GPL2 License Contributor Covenant Build Status Coverage Status Documentation Status Packaging status OpenHub

Natron is a free, open-source (GPLv2 license) video compositor, similar in functionality to Adobe After Effects, Foundry's Nuke, or Blackmagic Fusion. It is portable and cross-platform (GNU/Linux, macOS, and Microsoft Windows).

Help wanted

Natron is looking for developers and maintainers! You can help develop and maintain Natron if you have the following skills:

For more information, see the "Contributing" section below.

If you are willing to help, please contact the development team on the pixls.us Natron forum.

Features

  • 32-bit floating-point linear color processing pipeline.

  • Color management handled by OpenColorIO.

  • Dozens of video and image formats supported such as: H264, DNxHR, EXR, DPX, TIFF, JPG, PNG through OpenImageIO and FFmpeg.

  • Support for many free, open-source, and commercial OpenFX plugins—currently almost all features of OpenFX v1.4 are supported. Those marked with (+) are included in the binary releases.

  • Intuitive user interface: Natron aims not to break habits by providing an intuitive and familiar user interface. It is possible to customize and separate the graphical user interface on any number of screens.

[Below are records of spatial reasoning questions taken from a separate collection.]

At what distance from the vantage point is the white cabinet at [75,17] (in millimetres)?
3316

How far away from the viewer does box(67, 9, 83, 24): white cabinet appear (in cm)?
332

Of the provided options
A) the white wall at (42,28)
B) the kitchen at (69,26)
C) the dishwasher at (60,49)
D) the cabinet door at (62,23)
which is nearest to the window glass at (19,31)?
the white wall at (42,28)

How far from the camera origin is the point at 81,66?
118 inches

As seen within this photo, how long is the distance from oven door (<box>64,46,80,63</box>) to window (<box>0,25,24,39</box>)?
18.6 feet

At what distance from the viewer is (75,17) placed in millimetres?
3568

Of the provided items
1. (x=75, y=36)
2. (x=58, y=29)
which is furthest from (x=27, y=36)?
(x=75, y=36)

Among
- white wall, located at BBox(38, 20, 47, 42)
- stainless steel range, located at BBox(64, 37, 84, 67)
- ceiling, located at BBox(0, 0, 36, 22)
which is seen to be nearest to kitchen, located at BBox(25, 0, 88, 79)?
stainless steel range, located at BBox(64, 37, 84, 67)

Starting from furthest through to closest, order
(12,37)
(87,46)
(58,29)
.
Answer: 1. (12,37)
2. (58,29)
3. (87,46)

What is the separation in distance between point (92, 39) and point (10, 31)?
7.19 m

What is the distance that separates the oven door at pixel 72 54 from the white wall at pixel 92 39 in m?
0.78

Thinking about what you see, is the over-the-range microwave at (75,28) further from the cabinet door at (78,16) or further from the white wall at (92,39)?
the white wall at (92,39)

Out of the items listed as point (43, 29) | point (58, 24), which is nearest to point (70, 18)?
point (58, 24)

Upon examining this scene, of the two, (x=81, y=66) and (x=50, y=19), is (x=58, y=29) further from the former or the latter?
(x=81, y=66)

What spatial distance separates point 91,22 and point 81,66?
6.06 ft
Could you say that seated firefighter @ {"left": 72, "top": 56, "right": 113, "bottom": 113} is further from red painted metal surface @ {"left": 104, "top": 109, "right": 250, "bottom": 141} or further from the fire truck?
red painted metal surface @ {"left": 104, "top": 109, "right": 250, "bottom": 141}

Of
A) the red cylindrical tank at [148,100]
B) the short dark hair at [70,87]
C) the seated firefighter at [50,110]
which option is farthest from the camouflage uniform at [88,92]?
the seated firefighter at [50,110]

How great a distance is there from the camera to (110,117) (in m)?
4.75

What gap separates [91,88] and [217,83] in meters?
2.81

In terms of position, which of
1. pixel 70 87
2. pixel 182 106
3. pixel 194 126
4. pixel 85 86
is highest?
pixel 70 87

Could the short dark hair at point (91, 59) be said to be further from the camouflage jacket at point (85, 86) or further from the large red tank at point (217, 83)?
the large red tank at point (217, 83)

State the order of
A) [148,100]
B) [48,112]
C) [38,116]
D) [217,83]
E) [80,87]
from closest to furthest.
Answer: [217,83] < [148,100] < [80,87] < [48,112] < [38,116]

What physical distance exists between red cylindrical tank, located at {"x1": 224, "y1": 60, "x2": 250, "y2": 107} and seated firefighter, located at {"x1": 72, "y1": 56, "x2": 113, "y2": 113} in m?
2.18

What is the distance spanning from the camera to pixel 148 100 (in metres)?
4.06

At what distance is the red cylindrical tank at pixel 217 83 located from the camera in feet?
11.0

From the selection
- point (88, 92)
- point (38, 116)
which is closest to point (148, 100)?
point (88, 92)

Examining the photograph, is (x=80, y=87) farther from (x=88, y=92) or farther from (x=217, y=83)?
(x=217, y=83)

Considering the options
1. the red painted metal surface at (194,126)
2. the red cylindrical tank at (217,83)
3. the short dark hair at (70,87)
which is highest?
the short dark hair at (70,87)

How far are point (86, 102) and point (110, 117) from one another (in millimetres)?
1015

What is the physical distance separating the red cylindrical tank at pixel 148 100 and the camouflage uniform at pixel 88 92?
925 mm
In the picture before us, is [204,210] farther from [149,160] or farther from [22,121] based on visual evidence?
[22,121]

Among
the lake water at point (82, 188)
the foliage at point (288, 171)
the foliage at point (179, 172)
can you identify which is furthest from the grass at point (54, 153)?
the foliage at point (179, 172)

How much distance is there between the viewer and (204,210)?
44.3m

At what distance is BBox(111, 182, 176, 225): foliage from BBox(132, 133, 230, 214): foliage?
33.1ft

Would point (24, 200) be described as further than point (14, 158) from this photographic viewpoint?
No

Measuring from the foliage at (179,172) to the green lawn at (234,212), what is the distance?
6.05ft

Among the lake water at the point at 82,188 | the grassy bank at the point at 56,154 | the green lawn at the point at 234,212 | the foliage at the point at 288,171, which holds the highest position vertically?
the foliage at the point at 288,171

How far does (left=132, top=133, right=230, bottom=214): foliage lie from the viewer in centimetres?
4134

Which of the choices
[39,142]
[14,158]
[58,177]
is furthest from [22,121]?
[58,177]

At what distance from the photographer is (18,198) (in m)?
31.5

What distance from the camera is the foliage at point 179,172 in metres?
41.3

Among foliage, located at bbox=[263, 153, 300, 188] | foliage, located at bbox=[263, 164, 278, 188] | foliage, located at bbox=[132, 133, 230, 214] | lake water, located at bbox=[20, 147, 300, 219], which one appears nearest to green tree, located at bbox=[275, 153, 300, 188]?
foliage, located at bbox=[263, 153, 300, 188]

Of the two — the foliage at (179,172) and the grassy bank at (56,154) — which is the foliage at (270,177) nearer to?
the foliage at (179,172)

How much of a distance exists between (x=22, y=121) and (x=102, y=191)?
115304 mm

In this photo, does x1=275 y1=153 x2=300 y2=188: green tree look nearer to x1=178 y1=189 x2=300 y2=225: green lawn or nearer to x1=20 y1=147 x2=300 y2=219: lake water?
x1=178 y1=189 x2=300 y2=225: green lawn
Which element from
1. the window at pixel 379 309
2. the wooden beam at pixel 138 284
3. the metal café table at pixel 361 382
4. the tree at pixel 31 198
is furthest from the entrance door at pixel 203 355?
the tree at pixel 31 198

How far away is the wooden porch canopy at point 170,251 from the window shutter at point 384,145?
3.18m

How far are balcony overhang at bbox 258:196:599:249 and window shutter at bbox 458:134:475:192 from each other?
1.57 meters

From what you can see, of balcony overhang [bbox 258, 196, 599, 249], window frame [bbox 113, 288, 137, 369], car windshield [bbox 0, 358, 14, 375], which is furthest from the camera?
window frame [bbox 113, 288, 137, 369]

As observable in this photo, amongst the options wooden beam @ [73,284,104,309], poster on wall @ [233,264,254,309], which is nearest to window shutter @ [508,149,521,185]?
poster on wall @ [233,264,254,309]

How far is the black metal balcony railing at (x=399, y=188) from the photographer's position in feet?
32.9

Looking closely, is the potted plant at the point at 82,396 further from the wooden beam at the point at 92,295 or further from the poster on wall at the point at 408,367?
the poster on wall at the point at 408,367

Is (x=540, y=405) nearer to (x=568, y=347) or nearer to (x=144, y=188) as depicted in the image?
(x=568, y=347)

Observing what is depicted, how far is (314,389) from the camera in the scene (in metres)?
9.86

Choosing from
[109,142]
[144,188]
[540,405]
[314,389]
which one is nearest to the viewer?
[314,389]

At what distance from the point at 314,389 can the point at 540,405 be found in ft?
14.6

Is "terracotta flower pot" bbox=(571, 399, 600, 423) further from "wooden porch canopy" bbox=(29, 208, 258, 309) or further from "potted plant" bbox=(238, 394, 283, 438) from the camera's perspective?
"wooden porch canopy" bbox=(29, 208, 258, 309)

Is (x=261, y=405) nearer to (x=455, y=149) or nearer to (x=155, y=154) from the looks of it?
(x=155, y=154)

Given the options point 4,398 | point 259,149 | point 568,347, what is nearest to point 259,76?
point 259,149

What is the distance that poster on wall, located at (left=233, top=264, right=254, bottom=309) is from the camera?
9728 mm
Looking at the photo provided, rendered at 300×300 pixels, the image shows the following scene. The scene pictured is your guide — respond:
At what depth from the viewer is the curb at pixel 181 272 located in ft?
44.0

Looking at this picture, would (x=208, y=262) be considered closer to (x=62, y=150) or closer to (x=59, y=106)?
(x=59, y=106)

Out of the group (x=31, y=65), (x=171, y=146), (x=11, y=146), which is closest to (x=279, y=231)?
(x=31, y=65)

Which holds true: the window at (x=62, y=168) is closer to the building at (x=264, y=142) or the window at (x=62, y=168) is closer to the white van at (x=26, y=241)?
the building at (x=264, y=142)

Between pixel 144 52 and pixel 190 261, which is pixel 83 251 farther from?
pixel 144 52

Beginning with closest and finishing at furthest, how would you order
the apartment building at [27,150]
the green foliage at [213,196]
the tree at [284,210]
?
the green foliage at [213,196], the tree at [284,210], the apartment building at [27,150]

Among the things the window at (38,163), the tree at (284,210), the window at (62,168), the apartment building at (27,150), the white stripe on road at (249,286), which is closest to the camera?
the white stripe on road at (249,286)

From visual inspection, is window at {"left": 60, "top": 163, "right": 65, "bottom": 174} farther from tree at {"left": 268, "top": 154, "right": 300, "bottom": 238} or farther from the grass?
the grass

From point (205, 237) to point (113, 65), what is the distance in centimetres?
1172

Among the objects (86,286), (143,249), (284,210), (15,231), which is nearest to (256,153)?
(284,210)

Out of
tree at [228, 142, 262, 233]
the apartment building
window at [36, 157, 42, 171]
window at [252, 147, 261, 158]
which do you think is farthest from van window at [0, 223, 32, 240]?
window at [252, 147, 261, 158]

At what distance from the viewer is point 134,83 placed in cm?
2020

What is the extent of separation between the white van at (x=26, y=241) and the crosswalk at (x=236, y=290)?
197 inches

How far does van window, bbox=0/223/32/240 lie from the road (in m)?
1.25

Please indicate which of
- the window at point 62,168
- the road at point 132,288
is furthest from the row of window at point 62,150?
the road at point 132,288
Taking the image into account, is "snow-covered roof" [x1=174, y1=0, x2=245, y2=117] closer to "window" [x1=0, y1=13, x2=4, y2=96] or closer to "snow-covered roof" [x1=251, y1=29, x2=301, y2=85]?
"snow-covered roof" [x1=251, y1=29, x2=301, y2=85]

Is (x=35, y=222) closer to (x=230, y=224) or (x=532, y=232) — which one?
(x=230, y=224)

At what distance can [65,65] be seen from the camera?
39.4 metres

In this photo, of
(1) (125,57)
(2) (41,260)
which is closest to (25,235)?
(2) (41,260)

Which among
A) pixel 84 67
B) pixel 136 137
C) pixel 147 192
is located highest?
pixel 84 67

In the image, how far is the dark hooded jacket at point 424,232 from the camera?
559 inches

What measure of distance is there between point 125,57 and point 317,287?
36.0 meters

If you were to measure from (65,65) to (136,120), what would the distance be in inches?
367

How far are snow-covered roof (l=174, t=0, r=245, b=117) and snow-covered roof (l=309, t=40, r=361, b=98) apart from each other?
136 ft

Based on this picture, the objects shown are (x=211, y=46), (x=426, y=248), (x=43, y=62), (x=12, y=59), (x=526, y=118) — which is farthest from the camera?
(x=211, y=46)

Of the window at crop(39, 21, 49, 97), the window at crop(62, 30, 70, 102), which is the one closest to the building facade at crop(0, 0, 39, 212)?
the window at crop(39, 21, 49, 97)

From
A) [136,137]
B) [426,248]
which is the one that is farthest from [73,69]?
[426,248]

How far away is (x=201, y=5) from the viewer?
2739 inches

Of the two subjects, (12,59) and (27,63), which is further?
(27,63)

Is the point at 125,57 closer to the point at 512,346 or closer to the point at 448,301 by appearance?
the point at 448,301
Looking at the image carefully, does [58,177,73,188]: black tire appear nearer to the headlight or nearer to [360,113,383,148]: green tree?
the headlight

You can re-use your layouts and share your layout files (.nl).

  • Performance: In Natron, anything you do produces real-time feedback in the viewer thanks to the optimized multi-threaded rendering pipeline and support for proxy rendering (computing at a lower resolution to speed up rendering).

  • Multi-task: Natron can render multiple graphs at the same time. It can also be used as a background process in headless mode.

  • Recover easily from bugs: Natron's auto-save system detects inactivity and saves your work for yourself. Natron is also able to render frames in a separate process, meaning that any crash in the main application would not crash the ongoing render (and the other way around).

  • Project files saved in XML and easily editable by humans.

  • Fast & interactive viewer - Smooth & accurate zooming/panning even for very large image sizes (tested on 27k x 30k images).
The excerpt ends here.